Home September 2012 One size does not fit all.

One size does not fit all.

Jewish summer camps have always been recognized as one of most successful Jewish communal endeavors.  When American Jews talk among themselves about their past experiences that inspired them to become or remain active in Jewish life, “Jewish summer camp” seems to be at the top of the list.

Despite its recognized success, there has been a feeling growing among leaders involved in overnight Jewish summer camps that the traditional “one size fits all” program has lost some of its luster.

Lifelong Jewish friends!  Positive Jewish identity!  Fun in the great outdoors! Cool counselors!

Whatever motivated Jewish youth in the past to attend Jewish camps still appeals.

“There are Jewish kids, out there, though, who never thought of attending a Jewish summer camp,” said Paul Reichenbach, director of camping and Israel programs at the Union of Reform Judaism (URJ).  “Whether they come from unaffiliated families…or are just plain too busy to consider the option of a Jewish summer camp, these kids enroll in summer activities where they pursue a personal interest or where they develop their skill or talent in a particular area.”

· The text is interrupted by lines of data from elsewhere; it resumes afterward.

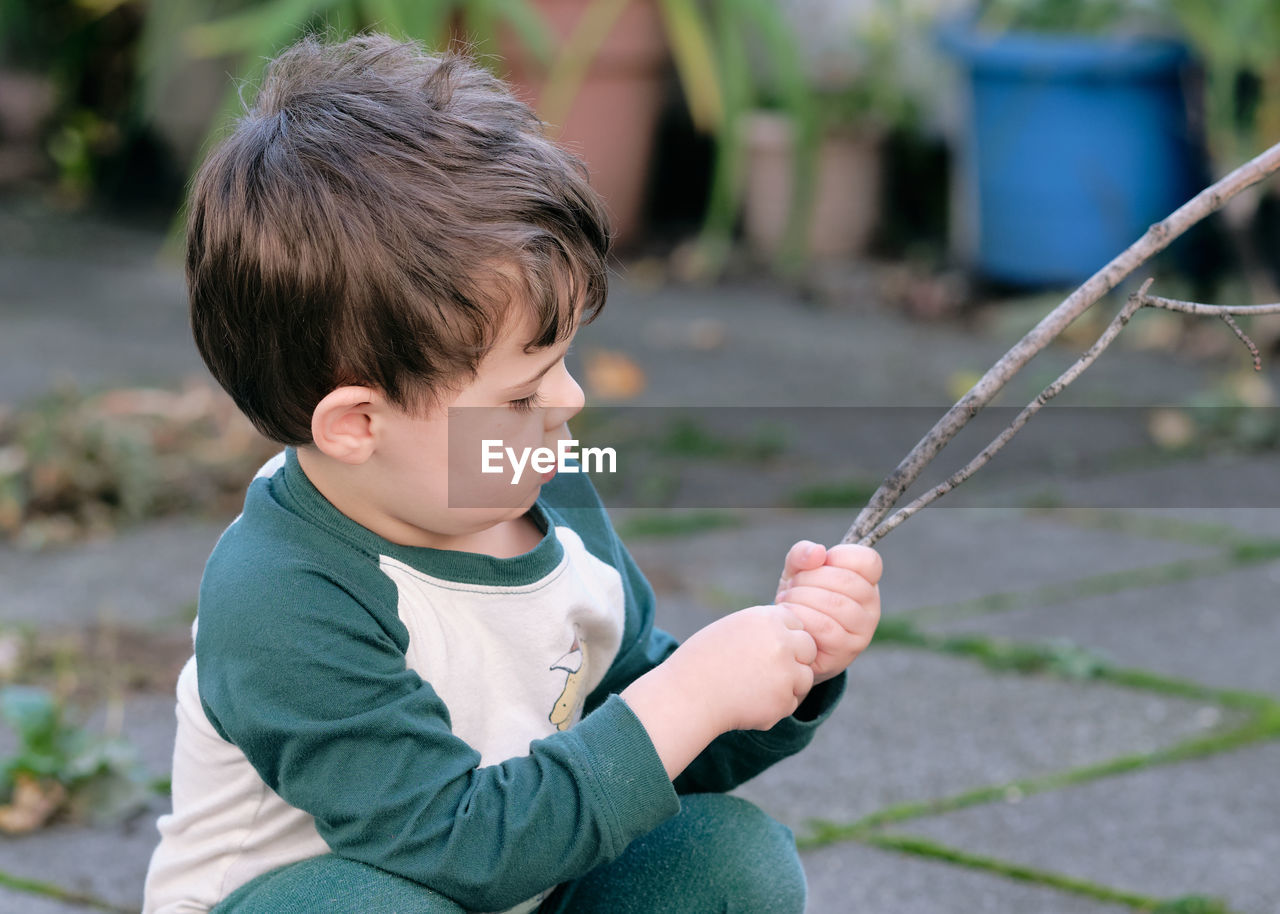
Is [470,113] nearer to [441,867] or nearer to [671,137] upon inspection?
[441,867]

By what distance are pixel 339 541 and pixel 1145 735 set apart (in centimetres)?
117

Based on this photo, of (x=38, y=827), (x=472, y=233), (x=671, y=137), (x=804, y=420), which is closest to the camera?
(x=472, y=233)

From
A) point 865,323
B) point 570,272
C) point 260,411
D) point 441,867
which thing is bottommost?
point 865,323

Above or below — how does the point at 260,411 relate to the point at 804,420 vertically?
above

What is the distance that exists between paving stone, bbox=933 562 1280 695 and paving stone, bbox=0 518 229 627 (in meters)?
1.17

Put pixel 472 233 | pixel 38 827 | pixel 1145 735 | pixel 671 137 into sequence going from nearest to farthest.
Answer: pixel 472 233
pixel 38 827
pixel 1145 735
pixel 671 137

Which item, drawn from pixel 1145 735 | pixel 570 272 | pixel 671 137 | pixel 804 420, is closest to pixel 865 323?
pixel 804 420

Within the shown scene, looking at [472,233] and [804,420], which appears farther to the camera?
[804,420]

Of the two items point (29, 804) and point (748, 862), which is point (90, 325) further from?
point (748, 862)

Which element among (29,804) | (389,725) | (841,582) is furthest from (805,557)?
(29,804)

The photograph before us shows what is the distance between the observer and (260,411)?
3.75 feet

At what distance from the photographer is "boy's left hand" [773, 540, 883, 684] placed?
1149 millimetres

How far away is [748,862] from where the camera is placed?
126 cm

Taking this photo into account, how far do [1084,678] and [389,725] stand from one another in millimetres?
1262
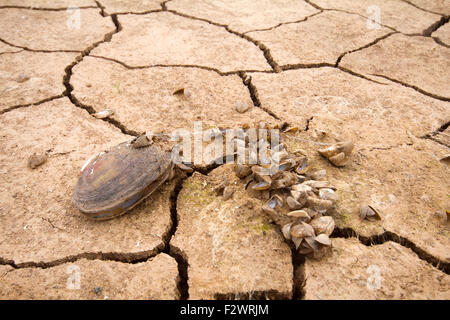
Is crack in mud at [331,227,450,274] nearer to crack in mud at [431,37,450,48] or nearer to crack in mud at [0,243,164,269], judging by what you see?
crack in mud at [0,243,164,269]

These are the youth that the URJ and other institutions involved in Jewish summer camping are now targeting with initial generous grant support from two philanthropic sources, the Foundation for Jewish Camping and AVI CHAI.

“We are developing a variety of new Jewish specialty camps that offer programs in line with what they are already doing,” Reichenbach pointed out.  “We are using their special interest, talent or skill as a hook to pull them in and experience the magic of Jewish summer camp.  All the wonderful ways where Judaism comes to life in a Jewish summer camp can be interwoven and become integral to the overall program.”

At 92 Y Passport NYC, Jewish campers can now pursue their interests in fashion, film, culinary arts, the music industry or music theater.  Business and entrepreneurial skill will be the focus at Camp INC. soon to open in Colorado, science and technology the topic of inquiry at a new URJ sponsored encampment in the Boston area, while “Wellness, Health, and Fitness” the key subject at Camp Zeke based on the East Coast.

Developing one’s skill at a particular sport or exploring an interest or activity in the great outdoors is the theme of five other specialty camps that the Foundation for Jewish Camping and AVI CHAI have or soon will help incubate to life in various other North American locations.

For information on these nine new innovative specialty camps that target a new demographic group and geographical area underserved in the American Jewish community, go to www.jewishcamp.org/specialty-camps-incubator-0.

Why Specialty Camps?

The importance of school is being emphasized more and more today.  The 21st century is a world of accelerated change.  The need to adapt by being a “lifelong learner” is considered the prerequisite to success.  What one learns in school, the need for every student to do well academically, is more important than ever.

On the surface, one would think, the traditional Jewish summer camps would thrive today.  Wouldn’t the appeal to Jewish youth of taking a natural fun break from the more intense environment of school be appealing?  Wouldn’t Jewish parents want to provide this more lax summertime type of experience for their children?

More intense schooling, though, is often not the only significant demand made on American youth.  There is a second demand today that often equals, sometimes even surpasses, the importance of academics.

It involves an expectation placed on students at younger and younger ages that they will develop a serious talent or interest outside of school that could help lead them to future success.

In recent years, I have attended three high school commencement ceremonies.  On each occasion, I heard the same story.

The valedictorian, the student in the graduating class with perfect grades and the highest achievement test scores, makes an initial list and applies to 10 colleges.  He or she receives a rejection letter from each school.

While the valedictorian makes a second list, other students in the graduating class, students with lower academic class rankings, receive acceptance letters to universities that rejected the valedictorian.

What do the other students possess that the valedictorian lacks?  College admission personnel from elite universities do not hesitate to answer.

In addition to performing outstandingly well in the classroom, elite colleges now want students who stand out in a crowd.  They want students who passionately involve themselves as leaders and participants in extra-curricular activities that define their identity.

I feel for these three outstanding students.  They each deserved, but didn’t receive, a standing ovation when their name was mentioned at their high school graduation.  They were the best students in a given year that their schools had to offer.

One of these three students I encountered is Jewish.  His younger brother is also an outstanding student.

Perhaps if his younger brother attends a summer program like one of the new innovative Jewish specialty camps mentioned above, he won’t have to settle for his second choice when selecting a college.

It’s unfortunate that being the best isn’t always good enough anymore for Harvard.